Nowadays, it’s backtracking on some of its promises of high staking rewards and perks for locking up its native token, CRO.
Observers note that the collapse of FTX was mostly due to weaknesses in its native token, FTT. With CRO already down 85% year-to-date, confidence in Crypto.com’s Cronos is nearly declining to the crisis levels that affected FTT.
Reneging on CRO-linked interest rates may have been Crypto.com’s first sign of trouble. An aggregated portfolio of on-chain assets by Nansen suggests that Crypto.com holds just over 30% bitcoin, with the remainder an assortment of altcoins with dubious value, including large stashes of Shiba Inu and Chiliz.
The past week’s bad news has forced Crypto.com to offer reassurance about its finances. On November 9, Crypto.com promised to publish audited proof of reserves to dispel rumors of insolvency. CEO Kris Marszalek called the situation “a critical moment for the entire industry” in a tweet thread.
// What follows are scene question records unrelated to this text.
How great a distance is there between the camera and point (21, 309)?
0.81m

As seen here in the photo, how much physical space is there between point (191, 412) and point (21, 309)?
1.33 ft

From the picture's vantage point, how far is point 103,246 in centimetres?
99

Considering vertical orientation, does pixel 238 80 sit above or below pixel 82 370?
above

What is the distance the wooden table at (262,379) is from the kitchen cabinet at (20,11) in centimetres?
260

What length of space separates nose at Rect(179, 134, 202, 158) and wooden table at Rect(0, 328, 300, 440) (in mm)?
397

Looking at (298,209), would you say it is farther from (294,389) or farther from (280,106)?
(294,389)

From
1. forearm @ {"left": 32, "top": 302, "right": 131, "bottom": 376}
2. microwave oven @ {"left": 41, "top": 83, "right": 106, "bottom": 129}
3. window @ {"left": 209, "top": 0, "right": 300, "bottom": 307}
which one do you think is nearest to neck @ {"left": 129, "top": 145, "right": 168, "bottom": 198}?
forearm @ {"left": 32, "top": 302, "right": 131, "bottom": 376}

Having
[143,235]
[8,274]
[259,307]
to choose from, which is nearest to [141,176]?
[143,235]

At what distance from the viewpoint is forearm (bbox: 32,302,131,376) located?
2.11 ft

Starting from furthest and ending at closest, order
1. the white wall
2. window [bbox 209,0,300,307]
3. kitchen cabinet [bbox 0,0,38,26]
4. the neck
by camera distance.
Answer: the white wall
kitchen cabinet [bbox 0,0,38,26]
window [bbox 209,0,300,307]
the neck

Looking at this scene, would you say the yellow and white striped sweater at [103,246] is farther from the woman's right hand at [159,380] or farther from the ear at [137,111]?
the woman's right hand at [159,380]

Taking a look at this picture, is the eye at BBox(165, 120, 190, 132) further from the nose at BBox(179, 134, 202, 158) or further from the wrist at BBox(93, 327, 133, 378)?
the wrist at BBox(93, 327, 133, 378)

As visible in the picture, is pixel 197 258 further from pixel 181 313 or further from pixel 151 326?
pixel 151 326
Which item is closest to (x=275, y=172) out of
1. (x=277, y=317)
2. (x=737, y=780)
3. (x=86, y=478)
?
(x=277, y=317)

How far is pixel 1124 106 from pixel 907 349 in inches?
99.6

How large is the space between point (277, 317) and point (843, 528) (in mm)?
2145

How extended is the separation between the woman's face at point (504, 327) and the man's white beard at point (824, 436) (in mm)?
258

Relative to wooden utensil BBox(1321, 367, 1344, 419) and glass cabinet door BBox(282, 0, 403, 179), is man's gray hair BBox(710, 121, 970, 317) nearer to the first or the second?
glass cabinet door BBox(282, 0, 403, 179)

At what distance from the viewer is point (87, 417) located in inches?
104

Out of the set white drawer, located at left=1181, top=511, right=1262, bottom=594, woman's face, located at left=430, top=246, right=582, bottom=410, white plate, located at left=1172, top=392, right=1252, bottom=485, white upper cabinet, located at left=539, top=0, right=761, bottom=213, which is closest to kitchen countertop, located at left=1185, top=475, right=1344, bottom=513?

On November 11, Crypto.com published a blog post stating that it held nearly $3 billion in reserves, including 53,024 BTC and 391,564 ETH. It also published its BTC and ETH/ERC-20 cold wallet addresses, citing transparency. This disclosure is not an audit, however. The exchange expects to publish the fully audited proof of reserves in a few weeks.
Analytics company Nansen.ai backed that initial analysis up by showing that Crypto.com’s digital asset holdings are worth over $2.8 billion.
Disturbingly, on November 9, Crypto.com suspended deposits and withdrawals of USDC and USDT on the Solana blockchain, citing “recent industry events.” Marszalek cited FTX as an important bridge and venue for Solana-based assets. USDT also went through a scary moment of nearly losing its peg to the US dollar around the same time.
Like most digital asset markets, Solana (SOL) had a rough week in the wake of FTX’s collapse. SOL plummeted from a seven-day high of $38.55 on November 5 to $12.62 on November 9. Alameda Research’s nearly $1.2 billion in “unlocked SOL,” “locked SOL,” and “SOL collateral” could have led to worries that it could dump its SOL and Solana-based tokens to save itself. SBF and other FTX investors had repeatedly expressed support for Solana.
On Monday, November 14, Marszalek conducted an ‘ask-me-anything’ interview wherein he assured the public that withdrawals were working, save for three coins — two of them are linked to FTX. “We will prove people wrong,” he stated. “As a company we have 1:1 reserves and a very strong balance sheet.”
Marszalek further disclosed that Crypto.com’s exposure to FTX was now less than $10 million, opposed to the previous $1 billion figure. Most of it has been recovered, the chief exec said.
“We do not lend to third parties, we do not take counterparty risk, we do not even own [Tether],” (our emphasis).
However, Marszalek also confirmed that 20% of Crypto.com’s reserves are in SHIB “because it reflects what customers bought, it’s 1:1.”
Whether or not Crypto.com will get caught up in a domino fall like FTX remains to be seen. However, it has taken some steps to allay criticism, including publishing some slices of information, promising to conduct an audit soon, and taking steps to protect itself from a potential meltdown in Solana-based assets like USDC and USDT.